[Document excerpt Boundary: Start]

It is just an oximeter probe. Doctors could already be reimbursed for this procedure. This device can not tell the difference between an OSA and hypoxemia.
Just an oximeter probe? Sure fooled me. :)

"....
“Patients with undiagnosed sleep apnea have a higher complication rate, longer recovery, and poorer pain control,” said Dr. Marvin Tark, head of the Pain Management Section and former Chairman of Anesthesia at Wellstar Kennestone Hospital, Marietta, Georgia. “WatchPAT provides the information we need to monitor and manage the patient better in both the surgical and the post-operative period, offering the best possible high-quality medical care. By using WatchPAT as part of our standard pre-operative procedure, we are able to reduce peri-operative complications, save time and money by minimizing time spent in the recovery room, and more safely determine the course of pain management, Having reviewed the medical evidence behind WatchPAT, I now recommend it as the sleep test method of choice for all of our surgical patients.”
....
WatchPAT is the most scientifically investigated and tested ambulatory device for Obstructive Sleep Apnea (OSA). It offers physicians the ability to fully analyze the 6 channels of tamper-proof raw sleep-related data and manually override the suggested automatic analysis in a manner similar to standard PSG recordings.

Full article: http://www.businesswire.com/news/home/20101012005265/en/WatchPAT%E2...
WatchPAT™ is being used more and more. This will allow many more patients to be diagnosed quickly, easily and inexpensively and without the hassle of dealing with a sleep lab.

See press release: http://www.businesswire.com/news/home/20101116005180/en/SleepQuest-...


SleepQuest Purchases Additional WatchPAT™ Devices for Home Sleep Diagnostics as Continuation of National Rollout


SleepQuest, a national provider of comprehensive sleep apnea services, announced today that it has purchased additional units of Itamar-Medical’s WatchPAT as it extends its sleep testing and diagnosis program across the US. ....

WatchPAT is the most convenient, portable sleep testing device on the market today easily installed by the patient in the comfort of their own home. With thousands of WatchPAT systems in use at the world’s prominent clinical institutions diagnosing sleep apnea, including Veteran Hospitals (VA), Kaiser Permanente, and Aleris FysiologLab (Sweden), WatchPAT is the ambulatory sleep testing unit of choice for convenient and accurate diagnosis.

Diagnosing patients in their own bed at home is more convenient to the patient and more accurately reflects the patient’s actual sleep environment.

[Document excerpt Boundary: End]

## Actions to take
1. In the WatchPAT discussion, how many channels of raw sleep-related data can physicians analyze?
2. Transcribe the part of the WatchPAT discussion that starts at the words "SleepQuest Purchases Additional" and stops after the words "the US. ....".
These rows have no connection to the text above.

[Material shown Boundary: Start]

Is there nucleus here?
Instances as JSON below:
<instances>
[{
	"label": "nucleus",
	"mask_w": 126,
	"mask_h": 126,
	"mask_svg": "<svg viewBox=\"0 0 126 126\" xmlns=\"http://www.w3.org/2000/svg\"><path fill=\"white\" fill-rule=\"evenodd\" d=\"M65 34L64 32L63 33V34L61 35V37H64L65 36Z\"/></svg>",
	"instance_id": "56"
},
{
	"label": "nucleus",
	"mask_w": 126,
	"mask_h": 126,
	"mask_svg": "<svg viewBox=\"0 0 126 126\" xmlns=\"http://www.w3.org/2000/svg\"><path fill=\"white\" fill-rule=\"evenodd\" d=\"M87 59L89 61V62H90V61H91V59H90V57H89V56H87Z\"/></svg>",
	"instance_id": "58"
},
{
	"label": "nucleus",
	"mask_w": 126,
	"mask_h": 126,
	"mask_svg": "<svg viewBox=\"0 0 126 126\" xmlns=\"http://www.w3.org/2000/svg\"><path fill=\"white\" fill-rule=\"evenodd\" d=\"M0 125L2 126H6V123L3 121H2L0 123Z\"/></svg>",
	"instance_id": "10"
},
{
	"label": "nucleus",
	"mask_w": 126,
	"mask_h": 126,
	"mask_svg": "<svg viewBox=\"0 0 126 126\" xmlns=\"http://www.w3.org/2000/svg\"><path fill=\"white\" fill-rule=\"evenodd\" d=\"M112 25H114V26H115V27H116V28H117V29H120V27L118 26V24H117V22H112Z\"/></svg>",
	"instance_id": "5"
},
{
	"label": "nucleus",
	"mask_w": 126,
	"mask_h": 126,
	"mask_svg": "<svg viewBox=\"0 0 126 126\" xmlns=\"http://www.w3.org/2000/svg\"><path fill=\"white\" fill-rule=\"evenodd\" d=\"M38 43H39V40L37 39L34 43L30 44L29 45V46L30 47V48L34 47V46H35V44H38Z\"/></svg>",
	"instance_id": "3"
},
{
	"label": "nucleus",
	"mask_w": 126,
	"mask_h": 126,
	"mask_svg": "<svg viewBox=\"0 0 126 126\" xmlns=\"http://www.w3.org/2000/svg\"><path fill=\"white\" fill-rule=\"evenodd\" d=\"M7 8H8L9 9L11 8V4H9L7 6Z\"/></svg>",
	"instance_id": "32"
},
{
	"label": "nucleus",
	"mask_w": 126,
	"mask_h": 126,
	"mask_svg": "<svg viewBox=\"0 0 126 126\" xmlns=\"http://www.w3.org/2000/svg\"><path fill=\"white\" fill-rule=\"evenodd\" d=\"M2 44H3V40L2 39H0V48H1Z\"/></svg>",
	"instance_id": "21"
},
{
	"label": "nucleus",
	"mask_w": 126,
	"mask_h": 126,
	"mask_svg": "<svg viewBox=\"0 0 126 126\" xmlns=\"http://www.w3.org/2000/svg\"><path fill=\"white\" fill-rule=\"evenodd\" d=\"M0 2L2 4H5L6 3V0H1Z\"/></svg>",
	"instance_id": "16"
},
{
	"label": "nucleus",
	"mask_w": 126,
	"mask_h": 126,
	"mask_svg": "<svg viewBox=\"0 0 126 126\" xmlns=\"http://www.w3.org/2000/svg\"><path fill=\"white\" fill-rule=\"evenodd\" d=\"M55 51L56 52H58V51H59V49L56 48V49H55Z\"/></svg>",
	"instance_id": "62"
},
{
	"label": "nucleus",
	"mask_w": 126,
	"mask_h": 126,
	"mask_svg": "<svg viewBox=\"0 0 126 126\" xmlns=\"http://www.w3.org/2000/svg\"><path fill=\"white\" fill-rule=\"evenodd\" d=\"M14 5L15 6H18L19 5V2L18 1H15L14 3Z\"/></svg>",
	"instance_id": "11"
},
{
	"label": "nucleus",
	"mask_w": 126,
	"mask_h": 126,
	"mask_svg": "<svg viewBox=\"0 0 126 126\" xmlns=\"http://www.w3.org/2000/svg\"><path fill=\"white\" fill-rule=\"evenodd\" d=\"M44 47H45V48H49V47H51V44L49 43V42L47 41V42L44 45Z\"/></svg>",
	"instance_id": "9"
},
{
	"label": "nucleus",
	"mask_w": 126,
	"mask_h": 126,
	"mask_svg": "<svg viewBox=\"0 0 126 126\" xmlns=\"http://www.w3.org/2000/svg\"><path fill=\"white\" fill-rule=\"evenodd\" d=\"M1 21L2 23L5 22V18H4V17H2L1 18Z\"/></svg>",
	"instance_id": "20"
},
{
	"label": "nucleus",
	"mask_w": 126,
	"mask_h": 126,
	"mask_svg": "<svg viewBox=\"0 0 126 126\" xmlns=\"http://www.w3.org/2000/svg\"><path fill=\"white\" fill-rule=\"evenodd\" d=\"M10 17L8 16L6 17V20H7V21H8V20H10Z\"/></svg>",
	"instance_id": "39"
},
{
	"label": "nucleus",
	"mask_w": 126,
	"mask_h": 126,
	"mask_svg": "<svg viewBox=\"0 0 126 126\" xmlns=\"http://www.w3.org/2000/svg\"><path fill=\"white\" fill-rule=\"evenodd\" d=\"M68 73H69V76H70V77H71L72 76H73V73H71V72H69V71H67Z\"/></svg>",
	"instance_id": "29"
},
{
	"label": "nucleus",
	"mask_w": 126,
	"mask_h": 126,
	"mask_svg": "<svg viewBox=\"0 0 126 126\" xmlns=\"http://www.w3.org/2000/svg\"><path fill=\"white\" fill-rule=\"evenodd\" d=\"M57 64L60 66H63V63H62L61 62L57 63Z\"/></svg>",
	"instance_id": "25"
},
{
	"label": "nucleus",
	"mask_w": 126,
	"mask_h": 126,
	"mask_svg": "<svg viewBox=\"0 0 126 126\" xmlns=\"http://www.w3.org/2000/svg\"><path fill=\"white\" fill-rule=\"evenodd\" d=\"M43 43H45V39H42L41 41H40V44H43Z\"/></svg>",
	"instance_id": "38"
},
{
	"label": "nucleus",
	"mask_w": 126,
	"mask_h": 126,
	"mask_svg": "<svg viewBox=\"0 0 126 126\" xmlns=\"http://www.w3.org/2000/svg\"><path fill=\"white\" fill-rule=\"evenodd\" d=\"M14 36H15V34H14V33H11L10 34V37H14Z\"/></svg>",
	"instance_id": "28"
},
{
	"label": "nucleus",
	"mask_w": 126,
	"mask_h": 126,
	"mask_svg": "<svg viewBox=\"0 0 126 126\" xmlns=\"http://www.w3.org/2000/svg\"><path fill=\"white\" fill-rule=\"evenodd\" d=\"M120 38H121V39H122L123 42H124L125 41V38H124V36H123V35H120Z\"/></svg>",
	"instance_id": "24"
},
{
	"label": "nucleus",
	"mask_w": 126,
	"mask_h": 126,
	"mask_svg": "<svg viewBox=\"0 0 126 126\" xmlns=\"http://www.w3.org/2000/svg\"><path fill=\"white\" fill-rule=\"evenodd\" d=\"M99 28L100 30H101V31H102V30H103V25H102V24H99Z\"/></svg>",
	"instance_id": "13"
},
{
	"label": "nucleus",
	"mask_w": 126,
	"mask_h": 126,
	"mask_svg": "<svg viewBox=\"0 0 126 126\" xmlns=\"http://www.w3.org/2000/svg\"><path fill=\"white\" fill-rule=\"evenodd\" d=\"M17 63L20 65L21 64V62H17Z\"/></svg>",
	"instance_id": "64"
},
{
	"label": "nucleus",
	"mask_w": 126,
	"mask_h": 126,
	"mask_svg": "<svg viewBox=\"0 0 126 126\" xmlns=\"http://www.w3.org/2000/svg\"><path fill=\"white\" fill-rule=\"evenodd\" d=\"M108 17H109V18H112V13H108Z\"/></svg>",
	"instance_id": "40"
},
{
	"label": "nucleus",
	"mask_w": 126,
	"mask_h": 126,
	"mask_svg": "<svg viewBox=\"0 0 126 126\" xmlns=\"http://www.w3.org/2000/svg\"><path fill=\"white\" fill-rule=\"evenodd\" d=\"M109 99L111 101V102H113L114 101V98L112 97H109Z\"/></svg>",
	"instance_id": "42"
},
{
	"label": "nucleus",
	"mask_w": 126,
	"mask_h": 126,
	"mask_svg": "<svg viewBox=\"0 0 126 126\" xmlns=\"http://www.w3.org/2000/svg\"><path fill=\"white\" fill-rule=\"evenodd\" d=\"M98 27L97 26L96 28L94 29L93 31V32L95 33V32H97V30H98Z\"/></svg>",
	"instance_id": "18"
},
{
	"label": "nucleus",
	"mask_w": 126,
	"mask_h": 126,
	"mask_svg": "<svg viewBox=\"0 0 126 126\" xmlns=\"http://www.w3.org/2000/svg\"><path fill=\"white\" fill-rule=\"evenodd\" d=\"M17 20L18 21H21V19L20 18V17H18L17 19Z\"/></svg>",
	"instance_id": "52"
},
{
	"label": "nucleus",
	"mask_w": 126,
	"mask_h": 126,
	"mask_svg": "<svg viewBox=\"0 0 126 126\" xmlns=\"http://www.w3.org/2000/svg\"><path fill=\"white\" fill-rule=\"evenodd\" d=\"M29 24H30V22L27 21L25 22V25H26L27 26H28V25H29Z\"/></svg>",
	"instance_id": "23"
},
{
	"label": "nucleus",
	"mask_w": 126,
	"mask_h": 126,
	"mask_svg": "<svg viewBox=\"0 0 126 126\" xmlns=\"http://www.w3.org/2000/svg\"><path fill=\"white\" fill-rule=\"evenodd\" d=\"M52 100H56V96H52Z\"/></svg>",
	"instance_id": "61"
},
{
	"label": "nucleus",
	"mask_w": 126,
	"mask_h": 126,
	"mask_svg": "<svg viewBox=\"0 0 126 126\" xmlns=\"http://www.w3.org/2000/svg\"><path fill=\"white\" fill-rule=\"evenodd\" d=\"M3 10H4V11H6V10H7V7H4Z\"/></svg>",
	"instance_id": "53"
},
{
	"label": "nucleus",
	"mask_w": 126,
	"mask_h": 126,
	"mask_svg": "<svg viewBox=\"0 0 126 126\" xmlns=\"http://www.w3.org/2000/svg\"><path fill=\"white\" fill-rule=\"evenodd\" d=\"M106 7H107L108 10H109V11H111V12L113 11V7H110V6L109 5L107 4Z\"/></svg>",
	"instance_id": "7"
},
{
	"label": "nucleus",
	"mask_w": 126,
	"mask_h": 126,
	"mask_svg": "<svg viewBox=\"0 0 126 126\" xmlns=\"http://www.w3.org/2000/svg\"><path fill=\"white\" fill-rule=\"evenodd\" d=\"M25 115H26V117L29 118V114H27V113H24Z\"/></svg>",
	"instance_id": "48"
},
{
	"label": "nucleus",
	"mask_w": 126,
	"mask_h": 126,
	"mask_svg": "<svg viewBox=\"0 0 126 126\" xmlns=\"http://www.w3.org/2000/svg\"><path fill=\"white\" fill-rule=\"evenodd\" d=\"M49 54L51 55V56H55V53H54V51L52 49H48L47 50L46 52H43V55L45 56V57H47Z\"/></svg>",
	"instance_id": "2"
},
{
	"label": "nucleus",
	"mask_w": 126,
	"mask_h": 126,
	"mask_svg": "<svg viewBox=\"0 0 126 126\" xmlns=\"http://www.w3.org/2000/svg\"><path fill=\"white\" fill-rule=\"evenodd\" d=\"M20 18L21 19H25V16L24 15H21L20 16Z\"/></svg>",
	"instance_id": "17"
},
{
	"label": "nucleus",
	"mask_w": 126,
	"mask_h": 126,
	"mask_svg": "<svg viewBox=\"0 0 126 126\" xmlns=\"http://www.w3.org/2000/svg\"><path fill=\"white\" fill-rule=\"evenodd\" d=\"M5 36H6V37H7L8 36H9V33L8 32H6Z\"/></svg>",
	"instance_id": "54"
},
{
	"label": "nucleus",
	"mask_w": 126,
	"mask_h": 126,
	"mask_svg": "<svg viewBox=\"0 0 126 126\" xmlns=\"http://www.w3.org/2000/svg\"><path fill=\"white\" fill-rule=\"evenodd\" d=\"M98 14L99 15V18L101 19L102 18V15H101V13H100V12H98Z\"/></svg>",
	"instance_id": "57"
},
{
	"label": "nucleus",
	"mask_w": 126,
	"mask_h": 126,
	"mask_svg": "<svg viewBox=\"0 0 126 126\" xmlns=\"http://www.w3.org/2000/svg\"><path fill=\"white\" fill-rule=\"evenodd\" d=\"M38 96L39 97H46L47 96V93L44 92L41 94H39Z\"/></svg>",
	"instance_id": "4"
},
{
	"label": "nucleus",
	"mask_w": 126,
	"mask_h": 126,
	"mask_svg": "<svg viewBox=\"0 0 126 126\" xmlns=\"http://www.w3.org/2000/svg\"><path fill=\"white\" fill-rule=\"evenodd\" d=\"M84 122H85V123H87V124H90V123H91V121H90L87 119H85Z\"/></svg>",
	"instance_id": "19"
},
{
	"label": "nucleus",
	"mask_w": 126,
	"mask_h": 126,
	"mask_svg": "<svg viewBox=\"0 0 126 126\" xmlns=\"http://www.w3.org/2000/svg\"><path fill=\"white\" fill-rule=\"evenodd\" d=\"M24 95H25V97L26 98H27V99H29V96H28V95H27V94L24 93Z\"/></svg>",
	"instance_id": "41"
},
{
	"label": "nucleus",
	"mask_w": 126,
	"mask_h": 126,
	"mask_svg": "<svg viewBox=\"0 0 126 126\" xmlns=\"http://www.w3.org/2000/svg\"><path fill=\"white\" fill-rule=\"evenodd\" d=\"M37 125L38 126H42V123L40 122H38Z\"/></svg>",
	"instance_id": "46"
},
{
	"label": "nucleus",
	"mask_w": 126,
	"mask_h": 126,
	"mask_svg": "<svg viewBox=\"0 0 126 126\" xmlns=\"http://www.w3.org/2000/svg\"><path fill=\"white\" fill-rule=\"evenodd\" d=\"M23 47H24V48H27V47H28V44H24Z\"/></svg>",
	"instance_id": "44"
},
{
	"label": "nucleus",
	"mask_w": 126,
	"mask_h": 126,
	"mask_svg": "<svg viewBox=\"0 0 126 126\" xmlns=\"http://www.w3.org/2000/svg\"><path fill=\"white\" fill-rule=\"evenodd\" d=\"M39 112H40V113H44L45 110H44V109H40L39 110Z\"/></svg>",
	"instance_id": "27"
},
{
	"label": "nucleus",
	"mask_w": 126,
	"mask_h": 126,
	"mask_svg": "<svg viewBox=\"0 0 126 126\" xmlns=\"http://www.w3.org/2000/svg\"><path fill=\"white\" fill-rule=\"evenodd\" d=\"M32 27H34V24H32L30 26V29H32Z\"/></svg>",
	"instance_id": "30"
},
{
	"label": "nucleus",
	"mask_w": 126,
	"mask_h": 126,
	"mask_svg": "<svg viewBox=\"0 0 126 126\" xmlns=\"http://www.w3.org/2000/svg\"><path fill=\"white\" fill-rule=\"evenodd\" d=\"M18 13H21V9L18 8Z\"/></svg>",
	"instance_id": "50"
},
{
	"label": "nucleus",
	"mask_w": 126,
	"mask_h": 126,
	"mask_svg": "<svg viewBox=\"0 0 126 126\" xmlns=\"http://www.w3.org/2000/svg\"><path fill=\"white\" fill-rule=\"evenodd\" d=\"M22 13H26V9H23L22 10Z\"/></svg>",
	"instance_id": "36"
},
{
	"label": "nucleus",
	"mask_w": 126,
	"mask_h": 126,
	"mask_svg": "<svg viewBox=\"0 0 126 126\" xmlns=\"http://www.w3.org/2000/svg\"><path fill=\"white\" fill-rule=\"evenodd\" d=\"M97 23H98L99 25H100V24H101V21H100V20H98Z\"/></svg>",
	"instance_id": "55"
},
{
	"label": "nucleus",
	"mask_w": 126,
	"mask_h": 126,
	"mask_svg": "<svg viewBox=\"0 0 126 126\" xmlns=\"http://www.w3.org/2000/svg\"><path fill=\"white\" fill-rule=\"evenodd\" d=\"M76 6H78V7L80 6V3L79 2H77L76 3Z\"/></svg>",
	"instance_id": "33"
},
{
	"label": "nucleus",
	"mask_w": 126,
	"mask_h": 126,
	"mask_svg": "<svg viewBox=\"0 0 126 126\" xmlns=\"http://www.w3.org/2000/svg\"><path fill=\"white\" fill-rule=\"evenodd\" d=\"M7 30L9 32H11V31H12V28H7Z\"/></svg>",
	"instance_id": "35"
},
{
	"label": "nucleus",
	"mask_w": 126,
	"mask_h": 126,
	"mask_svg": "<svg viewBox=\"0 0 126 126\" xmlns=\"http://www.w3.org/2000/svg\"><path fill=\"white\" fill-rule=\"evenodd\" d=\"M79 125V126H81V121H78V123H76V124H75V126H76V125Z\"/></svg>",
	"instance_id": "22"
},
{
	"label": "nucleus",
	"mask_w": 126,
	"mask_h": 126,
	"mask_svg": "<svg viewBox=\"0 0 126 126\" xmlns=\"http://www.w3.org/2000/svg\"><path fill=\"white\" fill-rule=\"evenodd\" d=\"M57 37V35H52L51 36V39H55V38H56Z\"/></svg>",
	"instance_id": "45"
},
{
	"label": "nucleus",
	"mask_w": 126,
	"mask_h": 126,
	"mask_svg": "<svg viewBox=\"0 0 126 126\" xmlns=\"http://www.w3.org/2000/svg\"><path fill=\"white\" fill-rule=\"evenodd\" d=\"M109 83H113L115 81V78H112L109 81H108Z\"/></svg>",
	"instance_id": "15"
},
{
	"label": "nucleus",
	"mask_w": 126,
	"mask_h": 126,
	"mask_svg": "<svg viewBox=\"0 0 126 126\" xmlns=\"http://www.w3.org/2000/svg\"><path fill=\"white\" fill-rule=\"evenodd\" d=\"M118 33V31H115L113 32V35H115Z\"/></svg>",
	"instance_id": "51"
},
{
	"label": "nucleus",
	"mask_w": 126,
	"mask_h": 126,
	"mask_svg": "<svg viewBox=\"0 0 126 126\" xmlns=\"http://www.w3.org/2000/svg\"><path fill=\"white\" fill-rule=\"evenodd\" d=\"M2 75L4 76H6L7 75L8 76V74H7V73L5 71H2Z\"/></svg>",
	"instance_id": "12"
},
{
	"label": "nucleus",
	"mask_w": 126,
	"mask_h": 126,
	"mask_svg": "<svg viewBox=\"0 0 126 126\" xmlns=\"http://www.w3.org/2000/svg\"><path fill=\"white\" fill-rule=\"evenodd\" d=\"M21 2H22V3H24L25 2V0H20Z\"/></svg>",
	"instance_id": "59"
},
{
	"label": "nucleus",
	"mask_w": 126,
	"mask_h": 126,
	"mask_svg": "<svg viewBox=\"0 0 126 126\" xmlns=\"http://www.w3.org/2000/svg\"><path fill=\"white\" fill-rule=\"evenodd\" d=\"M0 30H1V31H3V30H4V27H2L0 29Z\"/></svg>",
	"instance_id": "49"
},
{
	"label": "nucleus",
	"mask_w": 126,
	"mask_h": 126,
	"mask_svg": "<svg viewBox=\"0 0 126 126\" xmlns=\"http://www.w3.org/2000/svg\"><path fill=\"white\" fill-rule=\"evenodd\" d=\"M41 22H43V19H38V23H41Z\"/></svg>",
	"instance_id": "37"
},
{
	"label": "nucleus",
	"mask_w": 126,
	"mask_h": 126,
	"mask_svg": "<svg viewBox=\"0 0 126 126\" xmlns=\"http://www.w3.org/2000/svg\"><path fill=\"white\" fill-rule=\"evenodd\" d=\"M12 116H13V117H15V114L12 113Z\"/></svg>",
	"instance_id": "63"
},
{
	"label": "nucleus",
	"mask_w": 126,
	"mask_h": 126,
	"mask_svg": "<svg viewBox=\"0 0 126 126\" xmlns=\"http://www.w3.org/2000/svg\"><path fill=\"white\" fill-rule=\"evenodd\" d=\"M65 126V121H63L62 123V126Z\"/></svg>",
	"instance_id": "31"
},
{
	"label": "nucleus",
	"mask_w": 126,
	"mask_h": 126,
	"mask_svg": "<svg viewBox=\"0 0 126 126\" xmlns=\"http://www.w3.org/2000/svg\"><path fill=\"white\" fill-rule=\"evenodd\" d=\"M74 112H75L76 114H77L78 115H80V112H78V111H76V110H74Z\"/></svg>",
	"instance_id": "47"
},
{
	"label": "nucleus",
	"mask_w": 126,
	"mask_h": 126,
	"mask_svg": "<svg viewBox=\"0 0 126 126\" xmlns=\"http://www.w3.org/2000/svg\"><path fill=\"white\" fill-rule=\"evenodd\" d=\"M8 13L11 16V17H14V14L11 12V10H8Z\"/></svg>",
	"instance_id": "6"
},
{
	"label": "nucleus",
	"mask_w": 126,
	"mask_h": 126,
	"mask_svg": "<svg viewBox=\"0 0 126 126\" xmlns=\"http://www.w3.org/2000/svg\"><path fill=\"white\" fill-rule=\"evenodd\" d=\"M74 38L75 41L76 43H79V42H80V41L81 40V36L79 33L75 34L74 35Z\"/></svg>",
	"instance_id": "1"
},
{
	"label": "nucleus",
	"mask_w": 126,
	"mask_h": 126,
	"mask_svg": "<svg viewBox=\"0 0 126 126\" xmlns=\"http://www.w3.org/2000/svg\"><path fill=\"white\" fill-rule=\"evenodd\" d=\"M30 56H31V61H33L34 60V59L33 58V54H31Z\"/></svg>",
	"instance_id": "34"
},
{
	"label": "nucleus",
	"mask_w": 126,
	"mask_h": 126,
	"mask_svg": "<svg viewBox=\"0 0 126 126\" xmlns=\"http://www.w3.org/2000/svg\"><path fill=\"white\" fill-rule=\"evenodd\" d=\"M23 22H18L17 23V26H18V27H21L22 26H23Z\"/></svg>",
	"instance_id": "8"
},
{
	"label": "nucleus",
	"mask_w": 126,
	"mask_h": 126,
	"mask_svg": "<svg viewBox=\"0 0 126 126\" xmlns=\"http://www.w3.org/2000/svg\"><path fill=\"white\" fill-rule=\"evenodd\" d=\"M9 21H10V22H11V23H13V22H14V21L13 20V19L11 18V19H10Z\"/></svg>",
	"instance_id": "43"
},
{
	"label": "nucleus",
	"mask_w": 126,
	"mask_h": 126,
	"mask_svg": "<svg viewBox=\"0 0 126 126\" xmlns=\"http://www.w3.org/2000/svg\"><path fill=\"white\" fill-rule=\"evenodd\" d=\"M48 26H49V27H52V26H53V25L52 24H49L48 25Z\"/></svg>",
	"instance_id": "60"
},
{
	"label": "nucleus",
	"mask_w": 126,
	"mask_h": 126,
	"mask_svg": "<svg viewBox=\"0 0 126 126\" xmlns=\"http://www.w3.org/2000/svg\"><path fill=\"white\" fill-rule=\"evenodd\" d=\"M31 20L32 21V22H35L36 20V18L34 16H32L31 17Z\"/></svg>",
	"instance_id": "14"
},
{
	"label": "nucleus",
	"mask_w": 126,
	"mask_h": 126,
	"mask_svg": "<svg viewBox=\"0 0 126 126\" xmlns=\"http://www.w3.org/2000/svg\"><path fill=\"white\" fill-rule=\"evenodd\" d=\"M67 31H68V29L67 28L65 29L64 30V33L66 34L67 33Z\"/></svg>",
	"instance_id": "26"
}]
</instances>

[Material shown Boundary: End]

## Answers by item number
1. Six channels.

2.
SleepQuest Purchases Additional WatchPAT™ Devices for Home Sleep Diagnostics as Continuation of National Rollout


SleepQuest, a national provider of comprehensive sleep apnea services, announced today that it has purchased additional units of Itamar-Medical’s WatchPAT as it extends its sleep testing and diagnosis program across the US. ....